Archive for the ‘Clojure Coding’ Category

Changing the Topology to Get Stability (cont.)

Friday, October 17th, 2014

Storm Logo

I have been working one the re-configuration of the experimental analysis topology to try and get stability, and it's been a lot more difficult than I had expected. What I'm getting looks a lot like this:

Instability

and that's no good.

Sadly, the problem is not at all easy to solve. What I'm seeing when I dig into the Capacity numbers for the bolts are that there's only one of the 300+ bolts that has a capacity number that exceeds 1.000 - and then by a lot. But all the others are less than 0.200 - well under control. So why?

I've looked at logs, I've looked at the logs - nothing... I've looked at the tuples moving through the bolts, and interestingly, found that many of them just aren't moving any tuples. Why? no clue, but it's easy enough to scale it back to me a more efficient topology.

What I've come away with is the idea that might be the different way we're dealing with the data. So this weekend, if I have time, I'll dig in and see what I can do to make this more even between the two. It's not obvious, but then - that's 0.9.0.1 software.

Changing the Topology to Get Stability

Thursday, October 16th, 2014

Storm Logo

OK... it turns out that I needed to change my topology in order to get stability, and it's only taken me a day (or so) to find this out. It's been a really draining day, but I've learned that there is a lot more about Storm that I don't know - than that which I do.
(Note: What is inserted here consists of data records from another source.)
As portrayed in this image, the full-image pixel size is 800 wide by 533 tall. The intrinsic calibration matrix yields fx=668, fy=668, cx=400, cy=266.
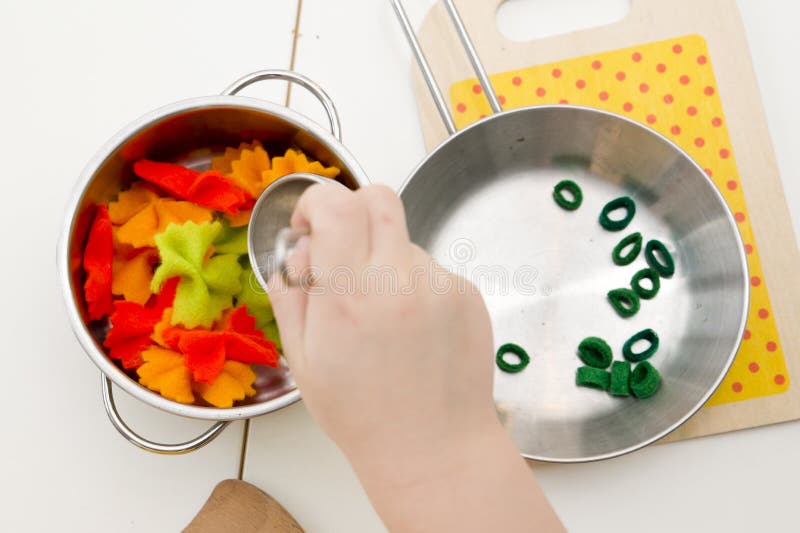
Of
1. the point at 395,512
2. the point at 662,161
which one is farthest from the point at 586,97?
the point at 395,512

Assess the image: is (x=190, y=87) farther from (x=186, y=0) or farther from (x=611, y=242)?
(x=611, y=242)

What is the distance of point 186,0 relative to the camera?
599 millimetres

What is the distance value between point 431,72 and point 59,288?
0.36 m

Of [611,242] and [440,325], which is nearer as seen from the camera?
[440,325]

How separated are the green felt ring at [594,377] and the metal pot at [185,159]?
0.77 feet

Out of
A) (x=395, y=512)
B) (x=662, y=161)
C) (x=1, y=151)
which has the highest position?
(x=1, y=151)

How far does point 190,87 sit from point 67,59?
11cm

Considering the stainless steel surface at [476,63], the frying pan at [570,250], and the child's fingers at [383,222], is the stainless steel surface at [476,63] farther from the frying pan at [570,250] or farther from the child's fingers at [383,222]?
the child's fingers at [383,222]

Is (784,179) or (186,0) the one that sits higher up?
(186,0)

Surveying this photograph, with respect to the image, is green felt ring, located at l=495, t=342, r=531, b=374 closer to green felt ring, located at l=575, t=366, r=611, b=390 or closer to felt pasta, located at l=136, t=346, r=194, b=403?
green felt ring, located at l=575, t=366, r=611, b=390

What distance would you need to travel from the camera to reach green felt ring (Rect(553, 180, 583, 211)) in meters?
0.57

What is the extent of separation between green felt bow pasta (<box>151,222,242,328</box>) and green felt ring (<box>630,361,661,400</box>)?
1.08 feet

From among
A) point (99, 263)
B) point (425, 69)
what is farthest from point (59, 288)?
point (425, 69)

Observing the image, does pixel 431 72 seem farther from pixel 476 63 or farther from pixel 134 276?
pixel 134 276
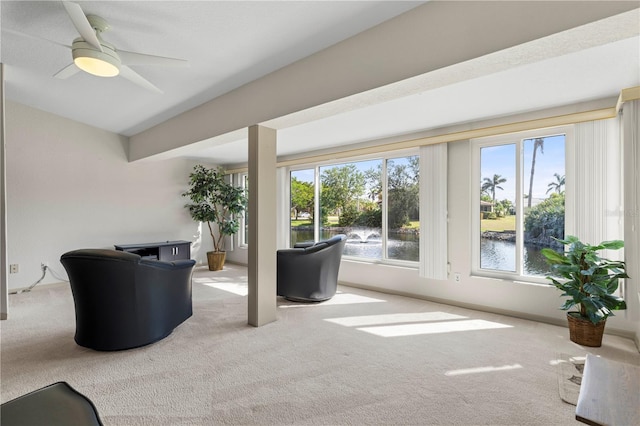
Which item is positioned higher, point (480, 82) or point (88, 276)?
point (480, 82)

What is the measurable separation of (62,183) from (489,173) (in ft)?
20.7

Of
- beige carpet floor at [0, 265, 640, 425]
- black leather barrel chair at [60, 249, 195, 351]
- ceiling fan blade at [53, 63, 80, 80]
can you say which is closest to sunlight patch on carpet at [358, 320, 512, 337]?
beige carpet floor at [0, 265, 640, 425]

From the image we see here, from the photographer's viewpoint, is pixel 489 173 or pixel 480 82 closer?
pixel 480 82

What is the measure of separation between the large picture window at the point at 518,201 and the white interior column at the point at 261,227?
2.58m

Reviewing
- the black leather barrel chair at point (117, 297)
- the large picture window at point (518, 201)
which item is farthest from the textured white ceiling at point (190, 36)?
the large picture window at point (518, 201)

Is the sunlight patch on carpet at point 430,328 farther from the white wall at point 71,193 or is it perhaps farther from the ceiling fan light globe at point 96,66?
the white wall at point 71,193

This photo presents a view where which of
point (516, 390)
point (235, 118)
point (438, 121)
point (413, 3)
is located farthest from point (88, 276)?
point (438, 121)

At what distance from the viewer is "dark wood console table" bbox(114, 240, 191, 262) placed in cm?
532

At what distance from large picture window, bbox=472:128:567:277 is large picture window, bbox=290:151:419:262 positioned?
0.88 meters

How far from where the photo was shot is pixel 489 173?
3887 millimetres

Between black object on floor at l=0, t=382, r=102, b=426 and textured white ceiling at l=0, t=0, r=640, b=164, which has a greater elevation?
textured white ceiling at l=0, t=0, r=640, b=164

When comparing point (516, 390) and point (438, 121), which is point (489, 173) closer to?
point (438, 121)

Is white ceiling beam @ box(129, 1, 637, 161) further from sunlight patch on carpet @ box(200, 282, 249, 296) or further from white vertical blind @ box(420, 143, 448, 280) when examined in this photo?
sunlight patch on carpet @ box(200, 282, 249, 296)

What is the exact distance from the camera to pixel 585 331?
2.78 m
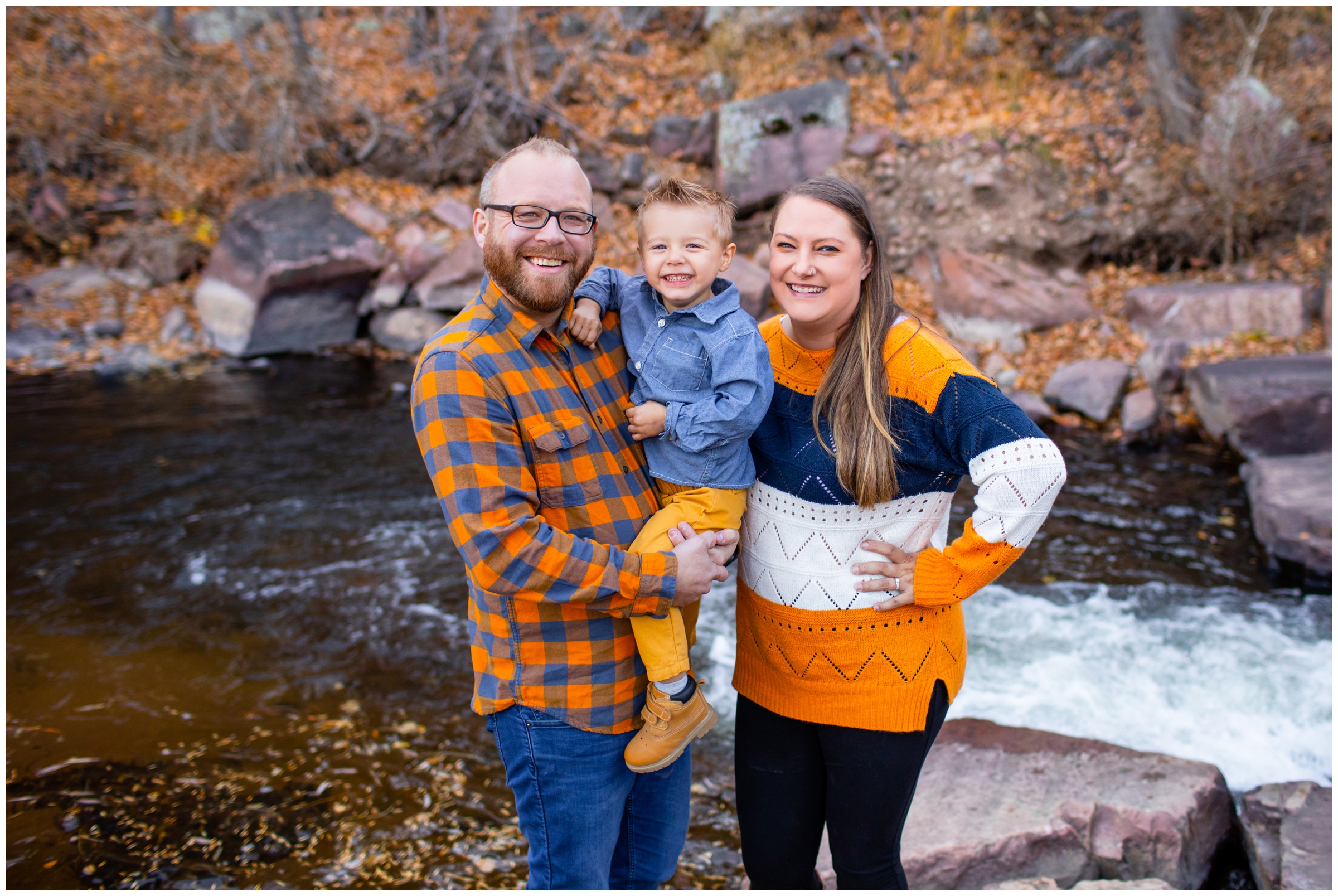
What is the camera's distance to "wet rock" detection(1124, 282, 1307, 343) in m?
8.63

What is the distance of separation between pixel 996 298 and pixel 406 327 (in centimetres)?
765

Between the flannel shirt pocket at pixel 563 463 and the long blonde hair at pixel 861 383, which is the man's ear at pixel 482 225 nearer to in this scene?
the flannel shirt pocket at pixel 563 463

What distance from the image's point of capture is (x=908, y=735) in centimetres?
225

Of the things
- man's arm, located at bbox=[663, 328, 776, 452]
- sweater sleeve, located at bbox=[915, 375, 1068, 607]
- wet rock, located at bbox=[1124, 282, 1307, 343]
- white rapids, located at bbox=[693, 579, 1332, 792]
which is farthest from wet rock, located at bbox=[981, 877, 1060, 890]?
wet rock, located at bbox=[1124, 282, 1307, 343]

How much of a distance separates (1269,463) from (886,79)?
8.36m

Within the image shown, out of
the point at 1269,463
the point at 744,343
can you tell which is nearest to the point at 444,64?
the point at 1269,463

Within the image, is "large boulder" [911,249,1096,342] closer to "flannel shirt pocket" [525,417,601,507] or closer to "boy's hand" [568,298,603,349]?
"boy's hand" [568,298,603,349]

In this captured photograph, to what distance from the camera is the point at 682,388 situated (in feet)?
7.69

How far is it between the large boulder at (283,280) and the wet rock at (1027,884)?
11027mm

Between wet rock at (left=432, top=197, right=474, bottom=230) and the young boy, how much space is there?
11119 millimetres

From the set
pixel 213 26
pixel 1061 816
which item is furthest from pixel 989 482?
pixel 213 26

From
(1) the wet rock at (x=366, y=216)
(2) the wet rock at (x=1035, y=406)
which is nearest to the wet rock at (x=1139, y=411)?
(2) the wet rock at (x=1035, y=406)

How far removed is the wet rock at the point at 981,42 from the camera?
12539 millimetres

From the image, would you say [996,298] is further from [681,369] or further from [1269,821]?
[681,369]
Switching from having one bolt that calls two functions to two bolts each calling one function - should certainly have a lot more communication overhead. Interestingly, it's how I regained stability. The lesson I've learned - Make bolts as small and purposeful as possible.

Amazing...

Re-Tuning Experiment Topology

Wednesday, October 15th, 2014

Finch Experiments

Anytime you add a significant workload to a storm cluster, you really need to re-balance it. This means looking at the work each bolt does, making sure there is the proper balance between the bolts at each phase of the processing, and then that there are enough workers to handle the cumulative throughput. It's not a trivial job, but it's a lot of experimentation and then looking for patterns and zeroing in on the solution.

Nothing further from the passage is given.